U.S. auto sales fell 34% during the month, but Ford passed Toyota and Chrysler's retail sales didn't crater as badly as some expected
April was a pileup for the auto industry, what with Chrysler's bankruptcy, General Motors' (GM) fight to avoid the same fate, and overall U.S. sales that plunged 34% from a year ago. But there were pockets of good news: Ford Motor's (F) sales topped Toyota's (TM) for the first time in a year. The Dearborn (Mich.) carmaker posted its fifth gain in retail market share over the past six months. And even Chrysler suffered only marginally worse than the industry as a whole after spending the month on death watch.

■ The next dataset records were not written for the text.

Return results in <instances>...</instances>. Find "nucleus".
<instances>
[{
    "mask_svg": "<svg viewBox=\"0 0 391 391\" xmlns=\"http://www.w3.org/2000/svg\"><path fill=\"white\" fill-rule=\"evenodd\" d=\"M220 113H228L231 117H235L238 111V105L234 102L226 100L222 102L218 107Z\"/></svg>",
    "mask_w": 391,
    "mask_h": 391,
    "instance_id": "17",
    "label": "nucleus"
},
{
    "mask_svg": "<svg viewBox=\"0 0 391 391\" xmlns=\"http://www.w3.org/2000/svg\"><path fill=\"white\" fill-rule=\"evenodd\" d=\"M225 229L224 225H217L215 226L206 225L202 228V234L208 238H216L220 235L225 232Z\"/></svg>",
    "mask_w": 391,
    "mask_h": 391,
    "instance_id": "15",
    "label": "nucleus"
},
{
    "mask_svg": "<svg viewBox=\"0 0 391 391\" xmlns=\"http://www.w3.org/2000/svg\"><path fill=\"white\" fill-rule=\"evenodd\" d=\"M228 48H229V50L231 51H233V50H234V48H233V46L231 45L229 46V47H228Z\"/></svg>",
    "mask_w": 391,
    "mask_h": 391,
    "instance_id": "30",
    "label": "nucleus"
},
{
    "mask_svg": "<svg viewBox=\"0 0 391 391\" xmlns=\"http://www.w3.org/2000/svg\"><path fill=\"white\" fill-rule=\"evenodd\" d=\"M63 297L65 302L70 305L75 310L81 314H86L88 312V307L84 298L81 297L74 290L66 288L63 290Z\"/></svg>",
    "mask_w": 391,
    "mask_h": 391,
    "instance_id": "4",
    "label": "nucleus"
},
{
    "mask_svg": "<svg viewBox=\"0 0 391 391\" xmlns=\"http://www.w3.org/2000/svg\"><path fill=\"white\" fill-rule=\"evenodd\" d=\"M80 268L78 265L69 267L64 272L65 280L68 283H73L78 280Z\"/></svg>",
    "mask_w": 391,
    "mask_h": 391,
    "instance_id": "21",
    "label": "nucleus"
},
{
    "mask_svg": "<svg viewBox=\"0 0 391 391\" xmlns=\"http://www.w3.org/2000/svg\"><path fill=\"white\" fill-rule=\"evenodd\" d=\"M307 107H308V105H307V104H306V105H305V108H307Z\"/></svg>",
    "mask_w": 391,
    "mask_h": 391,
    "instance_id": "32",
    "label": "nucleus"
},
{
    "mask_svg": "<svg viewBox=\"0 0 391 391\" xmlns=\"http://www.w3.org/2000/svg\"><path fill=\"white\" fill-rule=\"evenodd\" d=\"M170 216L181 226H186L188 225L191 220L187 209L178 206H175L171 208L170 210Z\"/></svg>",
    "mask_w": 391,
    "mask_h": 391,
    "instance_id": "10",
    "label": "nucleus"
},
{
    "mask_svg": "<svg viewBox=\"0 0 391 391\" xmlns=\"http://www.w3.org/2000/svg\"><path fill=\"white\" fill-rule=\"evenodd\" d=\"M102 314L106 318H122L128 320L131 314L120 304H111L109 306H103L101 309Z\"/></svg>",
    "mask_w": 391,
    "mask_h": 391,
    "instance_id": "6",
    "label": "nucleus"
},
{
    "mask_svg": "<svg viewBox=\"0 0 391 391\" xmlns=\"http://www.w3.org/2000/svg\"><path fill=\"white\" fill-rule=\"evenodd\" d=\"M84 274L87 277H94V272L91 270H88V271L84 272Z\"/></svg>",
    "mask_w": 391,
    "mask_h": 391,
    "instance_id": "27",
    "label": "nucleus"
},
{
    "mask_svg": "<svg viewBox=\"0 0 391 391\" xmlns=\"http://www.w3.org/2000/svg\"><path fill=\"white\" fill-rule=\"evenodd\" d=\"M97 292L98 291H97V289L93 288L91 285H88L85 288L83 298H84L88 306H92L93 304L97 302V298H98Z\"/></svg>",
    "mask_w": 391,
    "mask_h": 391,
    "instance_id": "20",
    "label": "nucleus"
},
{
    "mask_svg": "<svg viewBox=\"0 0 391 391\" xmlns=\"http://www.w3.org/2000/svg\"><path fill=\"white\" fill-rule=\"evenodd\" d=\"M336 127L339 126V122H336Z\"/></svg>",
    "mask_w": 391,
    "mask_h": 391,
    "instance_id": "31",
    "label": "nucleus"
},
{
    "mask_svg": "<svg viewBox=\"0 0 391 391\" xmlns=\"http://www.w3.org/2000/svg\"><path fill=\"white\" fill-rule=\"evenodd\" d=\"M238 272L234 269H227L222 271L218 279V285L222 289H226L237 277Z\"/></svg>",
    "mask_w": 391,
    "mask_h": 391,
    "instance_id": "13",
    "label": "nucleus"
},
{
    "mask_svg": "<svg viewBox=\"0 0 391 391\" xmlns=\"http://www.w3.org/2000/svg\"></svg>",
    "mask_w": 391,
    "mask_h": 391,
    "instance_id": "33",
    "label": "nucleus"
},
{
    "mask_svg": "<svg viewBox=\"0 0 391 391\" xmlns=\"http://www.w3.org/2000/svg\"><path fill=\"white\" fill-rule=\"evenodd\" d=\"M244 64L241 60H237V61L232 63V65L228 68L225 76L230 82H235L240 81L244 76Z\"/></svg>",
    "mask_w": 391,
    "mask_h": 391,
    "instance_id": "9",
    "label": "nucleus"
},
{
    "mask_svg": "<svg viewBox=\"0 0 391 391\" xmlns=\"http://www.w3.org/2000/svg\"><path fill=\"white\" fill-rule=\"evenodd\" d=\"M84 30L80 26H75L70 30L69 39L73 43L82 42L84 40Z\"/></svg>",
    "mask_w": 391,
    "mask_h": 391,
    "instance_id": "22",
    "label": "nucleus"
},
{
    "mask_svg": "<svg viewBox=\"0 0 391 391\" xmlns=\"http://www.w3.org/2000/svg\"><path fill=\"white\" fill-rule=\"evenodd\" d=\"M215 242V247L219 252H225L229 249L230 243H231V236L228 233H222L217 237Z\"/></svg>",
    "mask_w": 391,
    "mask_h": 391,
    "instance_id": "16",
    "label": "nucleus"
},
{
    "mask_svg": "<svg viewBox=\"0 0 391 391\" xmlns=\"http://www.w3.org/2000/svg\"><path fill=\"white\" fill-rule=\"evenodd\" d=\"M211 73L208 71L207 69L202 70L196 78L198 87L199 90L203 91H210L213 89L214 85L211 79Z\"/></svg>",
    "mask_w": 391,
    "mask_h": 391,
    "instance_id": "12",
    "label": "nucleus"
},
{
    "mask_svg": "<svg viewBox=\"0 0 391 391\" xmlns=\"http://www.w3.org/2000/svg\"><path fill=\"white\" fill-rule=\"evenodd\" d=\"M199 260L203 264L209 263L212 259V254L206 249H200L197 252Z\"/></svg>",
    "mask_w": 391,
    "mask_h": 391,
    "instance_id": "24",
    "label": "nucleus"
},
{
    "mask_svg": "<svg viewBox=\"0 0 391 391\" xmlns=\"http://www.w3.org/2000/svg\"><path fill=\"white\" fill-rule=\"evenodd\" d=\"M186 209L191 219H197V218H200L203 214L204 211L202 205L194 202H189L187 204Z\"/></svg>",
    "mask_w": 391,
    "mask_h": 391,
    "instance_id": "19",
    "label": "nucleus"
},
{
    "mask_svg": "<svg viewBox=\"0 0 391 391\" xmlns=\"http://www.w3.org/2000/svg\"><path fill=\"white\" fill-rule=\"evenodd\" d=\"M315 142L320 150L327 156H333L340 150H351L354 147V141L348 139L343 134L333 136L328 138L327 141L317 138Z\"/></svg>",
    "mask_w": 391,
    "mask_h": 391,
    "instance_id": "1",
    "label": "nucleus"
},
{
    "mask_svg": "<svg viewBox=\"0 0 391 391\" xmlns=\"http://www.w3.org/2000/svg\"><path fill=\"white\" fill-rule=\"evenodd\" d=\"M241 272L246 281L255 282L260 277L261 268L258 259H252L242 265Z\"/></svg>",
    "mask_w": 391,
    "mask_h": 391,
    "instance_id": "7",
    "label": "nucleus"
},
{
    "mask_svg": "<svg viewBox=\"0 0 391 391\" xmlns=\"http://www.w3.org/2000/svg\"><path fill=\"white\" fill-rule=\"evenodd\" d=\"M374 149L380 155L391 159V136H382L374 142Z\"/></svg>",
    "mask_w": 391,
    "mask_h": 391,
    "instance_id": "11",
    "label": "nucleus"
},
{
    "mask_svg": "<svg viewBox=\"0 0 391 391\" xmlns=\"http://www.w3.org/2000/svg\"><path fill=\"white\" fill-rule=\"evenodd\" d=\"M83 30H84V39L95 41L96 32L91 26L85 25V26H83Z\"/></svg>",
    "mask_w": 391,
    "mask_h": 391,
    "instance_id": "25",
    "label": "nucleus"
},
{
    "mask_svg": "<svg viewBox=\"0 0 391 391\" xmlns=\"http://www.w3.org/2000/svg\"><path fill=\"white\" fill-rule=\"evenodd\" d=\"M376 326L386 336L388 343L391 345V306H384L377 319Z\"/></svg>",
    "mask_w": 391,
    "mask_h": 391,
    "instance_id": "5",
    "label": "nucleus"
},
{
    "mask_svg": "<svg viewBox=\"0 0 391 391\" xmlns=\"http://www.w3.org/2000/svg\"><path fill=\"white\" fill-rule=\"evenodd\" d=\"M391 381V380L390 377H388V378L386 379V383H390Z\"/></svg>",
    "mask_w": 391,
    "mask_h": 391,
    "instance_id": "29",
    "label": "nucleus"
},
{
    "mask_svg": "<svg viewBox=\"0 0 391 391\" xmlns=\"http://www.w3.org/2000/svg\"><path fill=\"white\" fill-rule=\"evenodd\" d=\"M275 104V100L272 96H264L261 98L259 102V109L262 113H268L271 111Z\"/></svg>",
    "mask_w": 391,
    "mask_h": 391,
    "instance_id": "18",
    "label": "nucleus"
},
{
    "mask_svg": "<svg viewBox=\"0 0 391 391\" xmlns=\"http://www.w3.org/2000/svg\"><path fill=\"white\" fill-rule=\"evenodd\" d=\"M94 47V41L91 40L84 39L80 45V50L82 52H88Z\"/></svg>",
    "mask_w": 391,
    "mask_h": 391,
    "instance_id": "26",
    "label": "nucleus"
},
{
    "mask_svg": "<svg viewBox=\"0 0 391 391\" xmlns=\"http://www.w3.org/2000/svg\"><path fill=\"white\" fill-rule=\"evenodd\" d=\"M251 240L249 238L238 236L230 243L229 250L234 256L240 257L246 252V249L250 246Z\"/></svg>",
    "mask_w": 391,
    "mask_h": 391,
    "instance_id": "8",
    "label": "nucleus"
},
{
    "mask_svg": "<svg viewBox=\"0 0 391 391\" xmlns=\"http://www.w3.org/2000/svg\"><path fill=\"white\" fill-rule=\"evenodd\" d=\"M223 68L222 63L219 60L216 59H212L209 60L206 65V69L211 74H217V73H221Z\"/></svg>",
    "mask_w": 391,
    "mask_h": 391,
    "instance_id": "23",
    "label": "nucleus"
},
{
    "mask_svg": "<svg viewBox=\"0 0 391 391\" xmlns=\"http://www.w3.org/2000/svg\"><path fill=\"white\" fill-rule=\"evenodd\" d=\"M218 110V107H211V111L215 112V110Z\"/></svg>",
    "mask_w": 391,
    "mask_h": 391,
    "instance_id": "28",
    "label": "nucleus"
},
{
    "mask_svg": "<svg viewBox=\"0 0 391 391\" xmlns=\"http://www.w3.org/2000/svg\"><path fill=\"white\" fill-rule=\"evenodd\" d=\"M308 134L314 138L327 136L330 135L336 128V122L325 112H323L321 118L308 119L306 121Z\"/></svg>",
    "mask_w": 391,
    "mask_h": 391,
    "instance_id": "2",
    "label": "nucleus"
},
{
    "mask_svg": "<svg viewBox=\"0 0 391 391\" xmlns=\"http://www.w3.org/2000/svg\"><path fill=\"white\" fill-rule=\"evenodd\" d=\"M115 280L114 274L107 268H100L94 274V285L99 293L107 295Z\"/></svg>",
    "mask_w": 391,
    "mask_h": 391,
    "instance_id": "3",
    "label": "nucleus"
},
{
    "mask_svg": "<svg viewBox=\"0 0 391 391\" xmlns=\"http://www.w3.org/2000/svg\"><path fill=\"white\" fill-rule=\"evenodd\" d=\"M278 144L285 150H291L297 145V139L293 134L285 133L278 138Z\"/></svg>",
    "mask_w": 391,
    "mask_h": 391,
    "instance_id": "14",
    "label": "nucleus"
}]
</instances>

All in all, it was enough to have some industry officials talking cautiously about a bottom to their yearlong sales debacle.
"I think the industry is bumping along the bottom of the bathtub," said Chrysler Vice-Chairman James Press.
Chrysler sales were down 48% on the whole in April. But a big part of that reflected a drop in orders from rental car agencies—sales that are much less profitable than retail sales at car dealerships. Chrysler's retail sales last month fell 37%. Press expressed hope that the public will view President Barack Obama's pledge of new taxpayer loans to assist a merger between Chrysler and Italian automaker Fiat (FIA.MI)—plus government guarantees for vehicle warranties—as a new start for the company.
GM's Turn to Cajole Bondholders
Ford sales were down 31% in April, to 134,000 vehicles. Toyota saw a steeper drop of 42%, to 126,000, allowing Ford to regain its No. 2 position behind GM in total U.S. sales for the first time since early 2008.
GM's sales were down 33% from a year ago—a steep drop, but perhaps not as bad as expected, given the bankruptcy talk that swirled around the automaker. Indeed, GM's sales improved from March. The company must convince its bondholders to take deep discounts on their holdings by June 1 in order to persuade the Treasury Dept. that it should commit more taxpayer loans to keep the automaker in business.
GM sales chief Mark LaNeve said battling the bad news around Detroit and GM itself is not easy. "I've seen everything except that a Martian is going to run General Motors," he said. "We've been fighting every one of these rumors, and I can tell you they don't help sales."
Leading Japanese automakers actually fared a bit worse than Detroit in April. Aside from Toyota, Nissan (NSANY) was down 37%. Honda (HMC), however, turned in a decline of merely 25%.
Vehicle Incentives Averaged $3,031
Honda raised incentive spending on its Accord sedan in April, helping the Accord top the Ford F-Series pickup and Toyota Camry as the best-selling model in the U.S. for the month. South Korea's Hyundai Motor posted the smallest decline among major automakers, sliding 14%. Hyundai surpassed Nissan in sales for only the second time in history, according to automotive researcher Edmunds.com of Santa Monica, Calif. Kia Motors, Hyundai's affiliate, reported a 15% decrease.
Automakers spent a hefty $3,031 in incentives for the average vehicle sold, up 29% from a year earlier, according to Edmunds.com. Still, that was down from the record of $3,165 in March.
Industry executives hope that a bounceback in the stock market, improvements in consumer confidence reported in April, and the gradual loosening of credit to car buyers will add up to a small comeback in sales in the second half of the year.
The pain continued to be felt across luxury car sales, as well. Mercedes-Benz (DAI) was down 29% and BMW was down 32%.